I am facing the following problem:

Assuming the compressed file name is compressed.7z. Say there are two files inside the compressed.7z archive: sample_1.json and sample_2.json (could be anything). The 7za command always outputs compressed.7z as file name, which I don't want. I just want to get the extracted sample_1.json in the output folder, and give the name to the java command, then sample_2.json in the next iteration.

Could anybody can help in this issues? Thanks in advance.

#!/bin/bash

for file in *.7z do 7za x -ooutput "${file}" | java -jar Remove_BoilerPlate_JSON_Updated.jar "${file}"; done

polemon
  • 11,431
  • 1
    why? can't you normal extract archive only, then just process file names from 7za l on second run? – alecxs Sep 18 '21 at 13:07

2 Answers2

1

This may be not the most efficient way to do this, but here is what you asked.

First, you need the list of files in the archive. You can get it with 7za l. There is an undocumented -ba switch which makes the output easier to process. We can take the last column of that output, which holds the names of the archived files, with awk '{print $NF}'. To get the output of the command as values in your script, we can use command substitution with $() syntax.

You can use e command instead of x in your 7za file extraction command because you take only files and do not need any directory structure from the archive. Do not forget to provide the archive name as an argument.

Following the above, the script would be something like this:

#!/bin/bash

for file in $(7za l -ba compressed.7z | awk '{print $NF}') do 7za x -ooutput compressed.7z "$file" java -jar Remove_BoilerPlate_JSON_Updated.jar output/"$file" done

1

With libarchive's bsdtar + GNU tar, You could do something like:

bsdtar cf - @compressed.7z |
  tar -x --to-program='
    cat > file.json &&
      java -jar Remove_BoilerPlate_JSON_Updated.jar file.json
  '

Where bsdtar reformats the 7z file on the fly to ustar for GNU tar (as GNU tar doesn't support the 7z format), and use GNU tar's --to-program feature, to pipe each member to a program instead of storing it on disk.

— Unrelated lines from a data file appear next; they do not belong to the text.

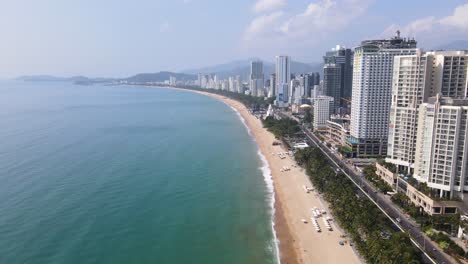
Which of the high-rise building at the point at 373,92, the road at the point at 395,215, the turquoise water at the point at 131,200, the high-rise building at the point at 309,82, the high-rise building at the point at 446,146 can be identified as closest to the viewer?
the road at the point at 395,215

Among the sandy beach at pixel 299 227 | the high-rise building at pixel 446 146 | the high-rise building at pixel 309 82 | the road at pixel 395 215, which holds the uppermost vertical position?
the high-rise building at pixel 309 82

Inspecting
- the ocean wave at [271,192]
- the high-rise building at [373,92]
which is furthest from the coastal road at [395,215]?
the ocean wave at [271,192]

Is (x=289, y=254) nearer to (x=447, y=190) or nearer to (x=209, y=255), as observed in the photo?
(x=209, y=255)

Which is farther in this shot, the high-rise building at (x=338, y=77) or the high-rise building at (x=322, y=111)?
the high-rise building at (x=338, y=77)

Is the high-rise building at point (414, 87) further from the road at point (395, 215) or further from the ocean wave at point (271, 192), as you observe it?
the ocean wave at point (271, 192)

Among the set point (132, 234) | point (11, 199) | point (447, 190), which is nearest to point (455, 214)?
point (447, 190)

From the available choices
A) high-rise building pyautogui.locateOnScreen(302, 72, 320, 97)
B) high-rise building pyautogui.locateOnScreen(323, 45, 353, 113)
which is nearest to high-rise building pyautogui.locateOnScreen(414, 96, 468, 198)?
high-rise building pyautogui.locateOnScreen(323, 45, 353, 113)
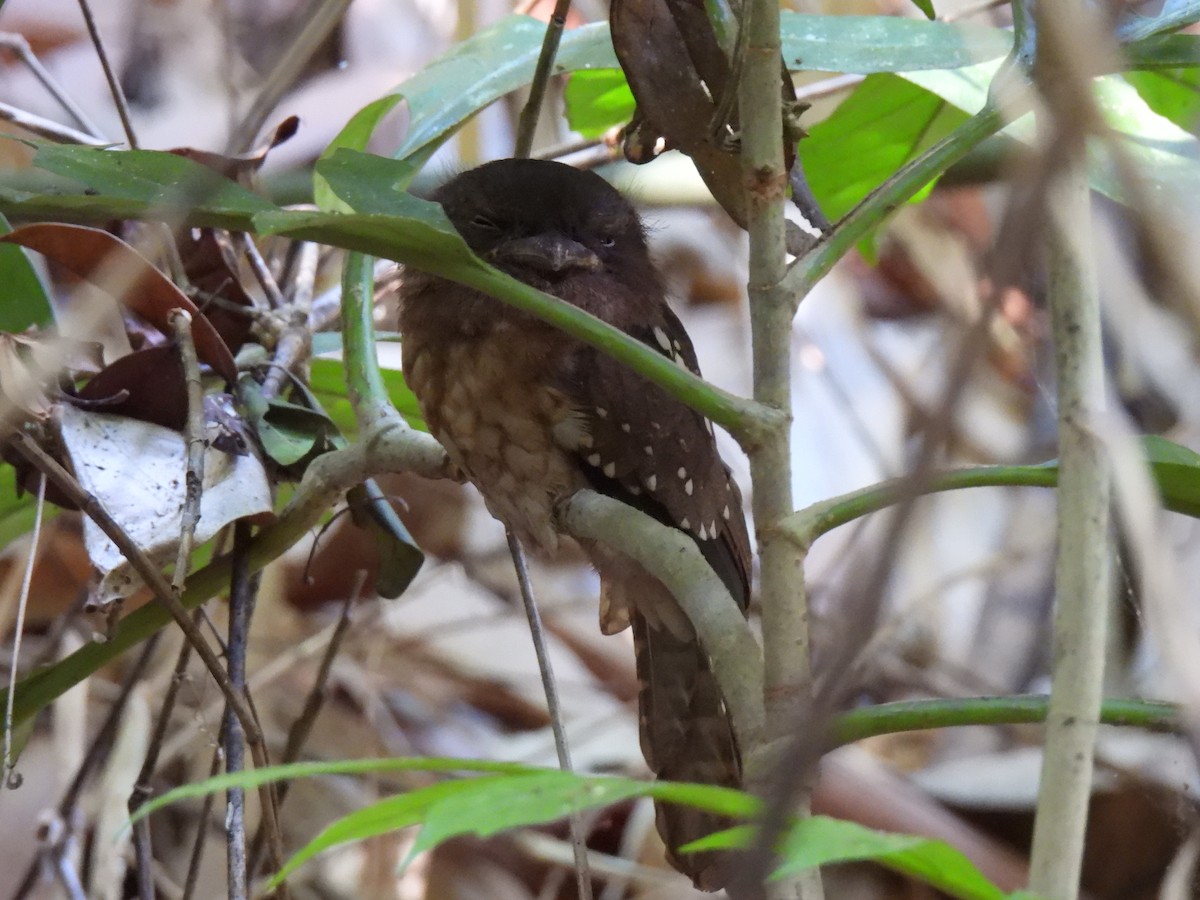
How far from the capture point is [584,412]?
1.25 m

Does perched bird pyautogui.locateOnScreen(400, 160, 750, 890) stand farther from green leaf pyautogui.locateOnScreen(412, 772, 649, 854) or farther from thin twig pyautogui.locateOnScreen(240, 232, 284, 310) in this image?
green leaf pyautogui.locateOnScreen(412, 772, 649, 854)

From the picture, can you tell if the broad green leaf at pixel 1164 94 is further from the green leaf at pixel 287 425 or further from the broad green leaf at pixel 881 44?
the green leaf at pixel 287 425

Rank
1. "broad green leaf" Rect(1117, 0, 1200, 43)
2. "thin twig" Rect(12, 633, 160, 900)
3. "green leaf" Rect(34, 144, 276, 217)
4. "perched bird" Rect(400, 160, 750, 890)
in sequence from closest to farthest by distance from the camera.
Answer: "green leaf" Rect(34, 144, 276, 217) → "broad green leaf" Rect(1117, 0, 1200, 43) → "perched bird" Rect(400, 160, 750, 890) → "thin twig" Rect(12, 633, 160, 900)

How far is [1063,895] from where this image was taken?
0.48 meters

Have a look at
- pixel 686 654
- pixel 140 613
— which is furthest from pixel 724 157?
pixel 686 654

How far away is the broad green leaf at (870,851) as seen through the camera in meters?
0.40

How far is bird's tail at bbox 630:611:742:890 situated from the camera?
4.28ft

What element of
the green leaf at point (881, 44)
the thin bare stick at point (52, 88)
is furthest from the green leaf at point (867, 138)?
the thin bare stick at point (52, 88)

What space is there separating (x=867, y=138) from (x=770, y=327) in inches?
39.4

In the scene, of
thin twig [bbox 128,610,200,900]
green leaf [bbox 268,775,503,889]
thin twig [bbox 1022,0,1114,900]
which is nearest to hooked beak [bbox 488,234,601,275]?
thin twig [bbox 128,610,200,900]

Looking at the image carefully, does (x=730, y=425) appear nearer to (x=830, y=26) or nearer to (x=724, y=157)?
(x=724, y=157)

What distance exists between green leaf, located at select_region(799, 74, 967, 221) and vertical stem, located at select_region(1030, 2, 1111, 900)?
3.28 ft

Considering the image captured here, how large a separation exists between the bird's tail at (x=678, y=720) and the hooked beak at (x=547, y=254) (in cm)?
41

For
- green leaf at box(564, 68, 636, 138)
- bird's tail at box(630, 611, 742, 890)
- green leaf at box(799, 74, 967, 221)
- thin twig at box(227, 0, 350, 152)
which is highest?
thin twig at box(227, 0, 350, 152)
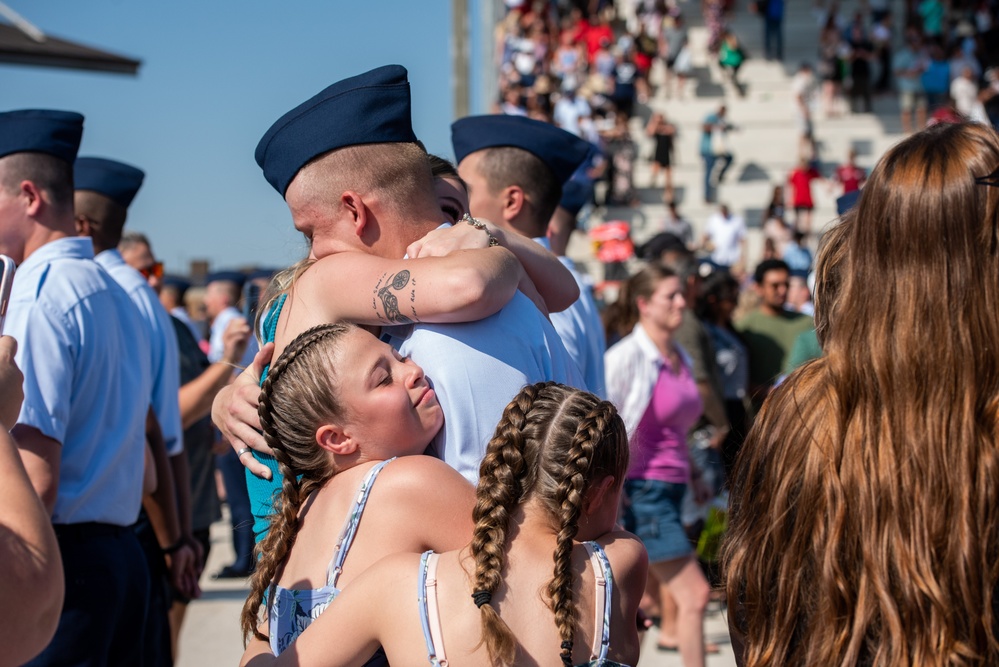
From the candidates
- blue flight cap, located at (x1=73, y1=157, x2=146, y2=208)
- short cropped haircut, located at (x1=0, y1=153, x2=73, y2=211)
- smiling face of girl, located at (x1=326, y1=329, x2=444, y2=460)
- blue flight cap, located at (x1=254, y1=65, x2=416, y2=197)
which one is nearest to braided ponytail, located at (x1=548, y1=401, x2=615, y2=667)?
smiling face of girl, located at (x1=326, y1=329, x2=444, y2=460)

Here, we do store the input always into file.json and call java on that file. If java can take the input directly from its stdin, you can just do --to-program='java -jar Remove_BoilerPlate_JSON_Updated.jar' instead. Or possibly --to-program='java -jar Remove_BoilerPlate_JSON_Updated.jar /dev/stdin'.

If it's important that java receives the file name as stored in the archive, you can get it from the $TAR_FILENAME environment variable: --to-program='f=${TAR_FILENAME##*/}; cat > "$f" && java -jar Remove_BoilerPlate_JSON_Updated.jar "$f" && rm -f -- "$f"'